DETROIT – Over 800 members of the Coalition of Detroit Public Schools Unions rallied at the Detroit Public Schools Board meeting on June 17 to protest the board’s plan to lay off 3,200 workers, including 900 teachers, before September.

On June 11, hundreds of custodians, skilled trades and transportation workers, secretaries, engineers, and security officers received layoff notices. Edward Coffey, business representative for the Greater Detroit Building Trades Council, told the rally that 194 of his 260 members – including sewer workers, plasterers, cement workers, roofers, and electricians – have been laid off.

Phil Schloop, business manager of the International Union of Operating Engineers Local 547, which lost 137 jobs, pointed out that declining enrollment has led to loss of state funds. But he said the unions have long argued that early retirement programs and the elimination of expensive schemes could avoid such layoffs.

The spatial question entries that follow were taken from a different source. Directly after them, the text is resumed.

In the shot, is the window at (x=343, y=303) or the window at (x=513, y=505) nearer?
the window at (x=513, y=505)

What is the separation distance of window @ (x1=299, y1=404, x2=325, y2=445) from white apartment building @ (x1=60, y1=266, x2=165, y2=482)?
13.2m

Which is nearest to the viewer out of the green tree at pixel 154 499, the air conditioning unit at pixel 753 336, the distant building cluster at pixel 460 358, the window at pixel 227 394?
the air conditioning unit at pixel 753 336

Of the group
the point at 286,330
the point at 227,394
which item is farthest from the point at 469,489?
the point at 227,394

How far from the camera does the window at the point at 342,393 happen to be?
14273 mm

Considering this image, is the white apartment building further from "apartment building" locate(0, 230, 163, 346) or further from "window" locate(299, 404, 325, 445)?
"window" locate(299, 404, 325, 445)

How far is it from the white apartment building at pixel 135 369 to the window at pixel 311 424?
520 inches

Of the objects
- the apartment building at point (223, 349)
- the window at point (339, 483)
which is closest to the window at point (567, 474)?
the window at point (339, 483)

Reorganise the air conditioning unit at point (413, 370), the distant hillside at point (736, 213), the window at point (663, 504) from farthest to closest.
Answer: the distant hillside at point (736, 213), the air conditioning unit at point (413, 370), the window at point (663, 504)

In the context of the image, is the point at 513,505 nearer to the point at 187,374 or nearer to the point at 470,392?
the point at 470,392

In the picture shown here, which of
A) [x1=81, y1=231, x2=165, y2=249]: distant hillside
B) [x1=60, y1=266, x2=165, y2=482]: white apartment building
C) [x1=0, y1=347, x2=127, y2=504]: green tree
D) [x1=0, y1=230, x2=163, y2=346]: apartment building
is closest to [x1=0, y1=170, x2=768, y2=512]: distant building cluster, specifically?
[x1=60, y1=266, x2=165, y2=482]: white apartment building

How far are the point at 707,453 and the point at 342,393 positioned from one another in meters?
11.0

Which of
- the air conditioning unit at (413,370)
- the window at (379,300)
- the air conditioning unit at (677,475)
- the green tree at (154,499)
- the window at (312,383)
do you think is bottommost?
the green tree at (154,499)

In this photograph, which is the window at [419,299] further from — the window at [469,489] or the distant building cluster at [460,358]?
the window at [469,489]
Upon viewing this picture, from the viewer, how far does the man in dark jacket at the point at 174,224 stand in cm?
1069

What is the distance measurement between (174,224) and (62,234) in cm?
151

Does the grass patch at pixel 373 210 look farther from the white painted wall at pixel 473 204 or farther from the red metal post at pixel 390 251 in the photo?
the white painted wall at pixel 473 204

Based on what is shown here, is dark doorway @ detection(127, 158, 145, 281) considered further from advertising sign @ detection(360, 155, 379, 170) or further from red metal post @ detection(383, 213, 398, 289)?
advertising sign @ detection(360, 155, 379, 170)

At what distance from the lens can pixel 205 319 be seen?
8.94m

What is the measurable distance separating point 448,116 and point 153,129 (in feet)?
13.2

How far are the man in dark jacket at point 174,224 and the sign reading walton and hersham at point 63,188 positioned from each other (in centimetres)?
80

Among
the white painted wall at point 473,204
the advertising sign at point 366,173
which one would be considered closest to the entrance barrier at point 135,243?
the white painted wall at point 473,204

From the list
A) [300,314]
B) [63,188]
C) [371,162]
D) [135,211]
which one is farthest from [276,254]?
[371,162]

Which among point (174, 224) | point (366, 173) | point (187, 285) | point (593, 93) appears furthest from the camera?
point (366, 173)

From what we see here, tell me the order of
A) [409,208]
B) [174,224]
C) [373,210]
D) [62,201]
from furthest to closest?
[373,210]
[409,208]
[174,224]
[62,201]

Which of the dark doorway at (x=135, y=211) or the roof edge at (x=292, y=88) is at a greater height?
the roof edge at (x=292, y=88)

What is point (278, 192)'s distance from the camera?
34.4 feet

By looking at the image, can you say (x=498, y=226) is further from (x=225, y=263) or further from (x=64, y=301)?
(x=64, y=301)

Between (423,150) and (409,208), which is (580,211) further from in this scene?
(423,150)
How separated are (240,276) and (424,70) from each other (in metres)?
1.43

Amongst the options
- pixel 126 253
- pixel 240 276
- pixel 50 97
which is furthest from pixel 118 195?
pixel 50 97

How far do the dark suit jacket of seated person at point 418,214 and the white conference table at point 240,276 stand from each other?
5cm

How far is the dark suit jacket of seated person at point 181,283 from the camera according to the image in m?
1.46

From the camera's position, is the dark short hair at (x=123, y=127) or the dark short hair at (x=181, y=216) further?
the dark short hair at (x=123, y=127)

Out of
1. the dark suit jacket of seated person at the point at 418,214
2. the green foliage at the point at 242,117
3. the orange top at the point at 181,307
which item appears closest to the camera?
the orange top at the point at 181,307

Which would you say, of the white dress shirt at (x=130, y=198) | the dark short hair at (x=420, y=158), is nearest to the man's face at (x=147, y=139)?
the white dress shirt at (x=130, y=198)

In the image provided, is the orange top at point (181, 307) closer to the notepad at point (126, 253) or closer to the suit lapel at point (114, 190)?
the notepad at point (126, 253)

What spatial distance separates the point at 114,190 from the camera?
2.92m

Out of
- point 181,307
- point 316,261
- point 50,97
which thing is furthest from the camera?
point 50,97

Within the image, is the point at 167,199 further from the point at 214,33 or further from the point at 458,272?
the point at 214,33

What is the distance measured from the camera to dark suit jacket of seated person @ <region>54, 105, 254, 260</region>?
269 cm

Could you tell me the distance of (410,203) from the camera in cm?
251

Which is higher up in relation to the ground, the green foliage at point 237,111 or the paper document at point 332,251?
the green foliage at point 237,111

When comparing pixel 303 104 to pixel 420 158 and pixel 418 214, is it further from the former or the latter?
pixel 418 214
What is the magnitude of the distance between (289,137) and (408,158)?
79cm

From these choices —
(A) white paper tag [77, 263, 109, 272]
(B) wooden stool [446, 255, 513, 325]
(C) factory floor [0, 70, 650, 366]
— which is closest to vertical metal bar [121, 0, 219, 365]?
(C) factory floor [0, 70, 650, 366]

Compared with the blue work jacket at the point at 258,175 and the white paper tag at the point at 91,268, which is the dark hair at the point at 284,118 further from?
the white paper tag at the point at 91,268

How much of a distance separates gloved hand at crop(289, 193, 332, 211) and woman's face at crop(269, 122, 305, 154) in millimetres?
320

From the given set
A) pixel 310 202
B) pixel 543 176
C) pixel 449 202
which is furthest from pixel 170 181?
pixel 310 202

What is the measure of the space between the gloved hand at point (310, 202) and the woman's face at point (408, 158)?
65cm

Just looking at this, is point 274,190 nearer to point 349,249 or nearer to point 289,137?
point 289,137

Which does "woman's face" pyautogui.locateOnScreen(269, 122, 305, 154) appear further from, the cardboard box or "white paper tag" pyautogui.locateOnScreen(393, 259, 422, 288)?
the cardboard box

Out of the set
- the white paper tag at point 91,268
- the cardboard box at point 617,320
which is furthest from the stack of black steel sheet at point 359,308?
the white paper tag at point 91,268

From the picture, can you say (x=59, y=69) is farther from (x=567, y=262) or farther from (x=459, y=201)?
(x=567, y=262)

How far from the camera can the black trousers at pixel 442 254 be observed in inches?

Local 547 members voted to donate two hours’ pay to help defray the cost of health care for laid off members, to refuse overtime, and to ask retired boiler operators who fill in for absentees not to fulfill these requests so laid off members can work.

The board canceled the meeting, a tactic they usually employ when forced to meet with irate citizens or workers asking questions.

The board says that there is a projected deficit of $80 million for this fiscal year, ending June 30. This is the same amount being paid to Aramark Service Master, a billion-dollar corporation, to privatize plant operations and food handling services.

This current school board was appointed by former right-wing Republican Gov. John Engler, taking away Detroiters’ right to elect their own representatives. This undemocratic move has a racist tinge, because Detroit’s population is 80 percent African American, with a considerable Arab American population, a number of Native Americans and a growing Latino community.

The coalition of unions, which represents 11,000 school workers, is demanding an early retirement plan, reduction of unnecessary outsourcing, maximizing use of grant and federal funds, and the restoration of essential services to schools.

Some observers pointed out that the board’s actions are part of a more general attack on public education. State, county, city and local governments are in a financial crisis while more than $168 billion is being spent on the Iraq war.

A group of ultra-left radicals, misleading a few frustrated laid-off workers, have protested the board’s plan by trying to stop school buses, thereby interfering with the children’s education.

Ruby Newbold, president of the Coalition of Detroit Public School Unions, said, “We are not a part of this, we aren’t trying to disrupt the school system. We want to get these people back to work.” The unions have always opposed any action that will take away from decent quality education for the students.